FIG. 5.

Expression analysis of mouse UBR1 and functionally related genes in +/+ and UBR1^−/− mice. (A) Northern analysis of skeletal muscle mRNAs encoding UBR1, other components of the N-end rule pathway, and the UBR1 homologs UBR2 and UBR3. RNA was isolated from skeletal muscle of control, 48-h fasted, or 24-h refed +/+ and UBR1^−/− mice. See Materials and Methods and the legend to Fig. 4D for the fasting and refeeding protocols. Northern blots were hybridized with ³²P-labeled cDNA probes specific for the following genes: UBR1 (nucleotides 555 to 888, accession no.
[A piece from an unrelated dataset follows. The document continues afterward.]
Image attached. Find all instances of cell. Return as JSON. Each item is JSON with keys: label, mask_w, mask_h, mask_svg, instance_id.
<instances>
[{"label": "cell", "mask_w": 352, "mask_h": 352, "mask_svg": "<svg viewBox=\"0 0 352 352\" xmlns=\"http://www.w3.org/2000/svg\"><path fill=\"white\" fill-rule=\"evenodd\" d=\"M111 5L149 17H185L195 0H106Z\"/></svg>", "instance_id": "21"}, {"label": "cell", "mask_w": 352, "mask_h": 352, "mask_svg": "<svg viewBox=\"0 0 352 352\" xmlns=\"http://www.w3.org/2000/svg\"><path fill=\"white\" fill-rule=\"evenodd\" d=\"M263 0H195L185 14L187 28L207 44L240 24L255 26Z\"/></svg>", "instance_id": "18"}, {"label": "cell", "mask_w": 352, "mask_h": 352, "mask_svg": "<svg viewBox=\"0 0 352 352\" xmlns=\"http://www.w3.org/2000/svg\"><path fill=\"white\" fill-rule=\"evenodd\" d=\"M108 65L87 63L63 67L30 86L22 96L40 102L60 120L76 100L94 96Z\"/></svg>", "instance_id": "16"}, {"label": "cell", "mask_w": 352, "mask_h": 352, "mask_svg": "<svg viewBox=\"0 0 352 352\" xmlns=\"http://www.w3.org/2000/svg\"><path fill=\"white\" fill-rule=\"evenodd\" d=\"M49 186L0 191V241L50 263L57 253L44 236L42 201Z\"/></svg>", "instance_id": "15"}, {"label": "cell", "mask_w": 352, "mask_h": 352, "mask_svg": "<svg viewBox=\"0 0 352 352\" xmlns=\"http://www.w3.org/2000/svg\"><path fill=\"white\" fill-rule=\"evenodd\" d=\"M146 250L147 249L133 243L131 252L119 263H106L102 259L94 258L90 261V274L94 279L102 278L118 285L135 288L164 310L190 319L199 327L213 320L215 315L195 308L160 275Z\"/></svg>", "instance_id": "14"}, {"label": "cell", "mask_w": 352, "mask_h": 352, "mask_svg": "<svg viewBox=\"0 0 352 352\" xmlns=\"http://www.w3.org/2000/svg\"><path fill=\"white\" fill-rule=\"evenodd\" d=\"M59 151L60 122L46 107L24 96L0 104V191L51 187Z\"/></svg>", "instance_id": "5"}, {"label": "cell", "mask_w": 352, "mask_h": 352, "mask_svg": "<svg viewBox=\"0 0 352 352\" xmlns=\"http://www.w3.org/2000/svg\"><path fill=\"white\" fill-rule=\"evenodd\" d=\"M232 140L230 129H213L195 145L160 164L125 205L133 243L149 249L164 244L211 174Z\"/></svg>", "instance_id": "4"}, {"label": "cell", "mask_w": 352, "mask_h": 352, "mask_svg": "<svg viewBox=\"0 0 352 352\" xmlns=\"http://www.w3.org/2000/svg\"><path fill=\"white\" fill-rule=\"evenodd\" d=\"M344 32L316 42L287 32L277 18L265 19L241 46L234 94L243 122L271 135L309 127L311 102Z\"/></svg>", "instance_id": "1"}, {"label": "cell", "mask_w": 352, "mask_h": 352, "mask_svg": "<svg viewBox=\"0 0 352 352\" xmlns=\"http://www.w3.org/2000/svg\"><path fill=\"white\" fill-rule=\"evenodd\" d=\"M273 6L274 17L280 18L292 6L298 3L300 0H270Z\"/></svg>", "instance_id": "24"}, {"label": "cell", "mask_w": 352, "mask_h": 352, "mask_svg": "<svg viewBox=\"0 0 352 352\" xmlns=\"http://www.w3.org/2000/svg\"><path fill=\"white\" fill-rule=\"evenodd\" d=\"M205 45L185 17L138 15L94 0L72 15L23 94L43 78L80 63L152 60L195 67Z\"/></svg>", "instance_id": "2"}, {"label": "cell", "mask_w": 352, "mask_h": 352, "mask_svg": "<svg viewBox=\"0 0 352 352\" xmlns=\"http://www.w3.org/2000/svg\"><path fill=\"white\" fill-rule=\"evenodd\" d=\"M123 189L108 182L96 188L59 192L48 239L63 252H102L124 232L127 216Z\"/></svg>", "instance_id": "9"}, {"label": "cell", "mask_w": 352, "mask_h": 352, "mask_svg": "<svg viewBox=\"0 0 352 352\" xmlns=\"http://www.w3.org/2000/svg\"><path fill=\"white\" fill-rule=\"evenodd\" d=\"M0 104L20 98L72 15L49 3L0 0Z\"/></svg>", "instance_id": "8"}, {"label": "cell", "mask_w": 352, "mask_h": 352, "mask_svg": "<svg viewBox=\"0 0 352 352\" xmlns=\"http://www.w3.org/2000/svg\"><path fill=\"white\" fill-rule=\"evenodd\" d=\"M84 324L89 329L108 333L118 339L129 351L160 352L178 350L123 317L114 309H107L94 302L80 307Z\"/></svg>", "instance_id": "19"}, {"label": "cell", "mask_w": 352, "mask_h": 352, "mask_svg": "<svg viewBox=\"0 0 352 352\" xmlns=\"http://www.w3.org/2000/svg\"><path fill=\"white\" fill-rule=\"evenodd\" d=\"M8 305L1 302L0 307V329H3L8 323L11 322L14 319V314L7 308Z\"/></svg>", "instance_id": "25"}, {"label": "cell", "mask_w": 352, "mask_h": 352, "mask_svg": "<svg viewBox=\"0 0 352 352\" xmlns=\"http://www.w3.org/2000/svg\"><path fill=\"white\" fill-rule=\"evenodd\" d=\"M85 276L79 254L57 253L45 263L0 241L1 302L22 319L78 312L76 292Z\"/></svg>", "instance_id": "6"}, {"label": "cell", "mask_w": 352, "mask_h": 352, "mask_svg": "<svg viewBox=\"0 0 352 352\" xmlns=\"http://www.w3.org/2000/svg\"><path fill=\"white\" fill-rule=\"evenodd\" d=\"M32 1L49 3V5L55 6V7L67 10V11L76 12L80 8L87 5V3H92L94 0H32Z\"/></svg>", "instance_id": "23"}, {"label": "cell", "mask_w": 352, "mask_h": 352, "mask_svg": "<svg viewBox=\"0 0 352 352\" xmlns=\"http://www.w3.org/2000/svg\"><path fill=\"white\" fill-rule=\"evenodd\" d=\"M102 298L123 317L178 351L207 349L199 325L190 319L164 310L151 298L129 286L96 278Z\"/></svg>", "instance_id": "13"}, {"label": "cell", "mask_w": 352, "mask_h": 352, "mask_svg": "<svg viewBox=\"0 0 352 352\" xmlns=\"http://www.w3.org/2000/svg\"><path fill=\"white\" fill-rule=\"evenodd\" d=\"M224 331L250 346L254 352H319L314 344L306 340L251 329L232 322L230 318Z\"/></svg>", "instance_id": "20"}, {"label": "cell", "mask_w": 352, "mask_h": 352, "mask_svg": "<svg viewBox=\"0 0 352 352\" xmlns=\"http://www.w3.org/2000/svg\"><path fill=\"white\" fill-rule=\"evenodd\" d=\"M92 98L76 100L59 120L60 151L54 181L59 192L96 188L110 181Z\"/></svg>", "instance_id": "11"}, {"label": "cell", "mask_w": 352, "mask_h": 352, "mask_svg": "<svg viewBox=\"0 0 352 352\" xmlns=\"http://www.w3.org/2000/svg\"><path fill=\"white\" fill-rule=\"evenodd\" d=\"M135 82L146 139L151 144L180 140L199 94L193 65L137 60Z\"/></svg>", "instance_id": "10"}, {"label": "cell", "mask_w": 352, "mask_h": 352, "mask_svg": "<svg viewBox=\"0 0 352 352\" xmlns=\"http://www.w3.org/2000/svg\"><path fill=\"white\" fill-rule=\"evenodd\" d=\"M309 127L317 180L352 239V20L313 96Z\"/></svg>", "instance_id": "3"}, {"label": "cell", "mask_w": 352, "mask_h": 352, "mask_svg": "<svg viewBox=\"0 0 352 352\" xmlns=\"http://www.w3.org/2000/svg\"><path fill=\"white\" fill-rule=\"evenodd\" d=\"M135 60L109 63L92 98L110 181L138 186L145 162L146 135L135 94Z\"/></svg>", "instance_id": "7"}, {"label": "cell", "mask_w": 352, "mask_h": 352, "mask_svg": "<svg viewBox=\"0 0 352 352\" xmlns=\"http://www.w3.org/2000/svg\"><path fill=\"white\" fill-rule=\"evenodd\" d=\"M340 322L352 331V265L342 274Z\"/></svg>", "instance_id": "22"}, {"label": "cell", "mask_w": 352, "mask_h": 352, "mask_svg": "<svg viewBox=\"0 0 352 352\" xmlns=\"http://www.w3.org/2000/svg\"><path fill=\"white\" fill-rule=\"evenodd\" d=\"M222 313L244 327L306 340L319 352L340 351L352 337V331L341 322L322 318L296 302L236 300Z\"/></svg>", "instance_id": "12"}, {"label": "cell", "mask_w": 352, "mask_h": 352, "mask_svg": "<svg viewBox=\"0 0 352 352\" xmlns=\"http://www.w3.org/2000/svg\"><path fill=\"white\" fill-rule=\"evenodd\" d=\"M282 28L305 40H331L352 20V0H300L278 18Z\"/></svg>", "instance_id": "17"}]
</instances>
AF061555; this probe was specific for the deleted region in the UBR1⁻ allele); UBR2 (a 0.3-kb probe encompassing the region homologous to the one deleted in the UBR1^−/− allele; Y. T. Kwon and A. Varshavsky, unpublished data); UBR3 (a 0.4-kb probe; Y. T. Kwon and A. Varshavsky, unpublished data); ATE1 (nucleotides 638 to 1734, accession no. AF079098); NTAN1 (nucleotides 34 to 900, accession no. U57692); mHR6B (E2_14K) (nucleotides 115 to 569, accession no. U57690); and β-actin. (B) The level of UBR1 protein in skeletal muscle is not significantly altered upon fasting. Total extracts (∼70 μg per lane) from skeletal muscles of normally fed or 48-h fasted +/+ and UBR1^−/− mice were analyzed by immunoblotting, using affinity-purified antibody (38) against the N-terminal ∼35-kDa fragment of mouse UBR1. (C) Northern analysis of ATE1, NTAN1, and mHR6B (E2_14K) expression in the brain, liver, and testis of +/+ and UBR1^−/− mice by using DNA probes described in the legend to panel A.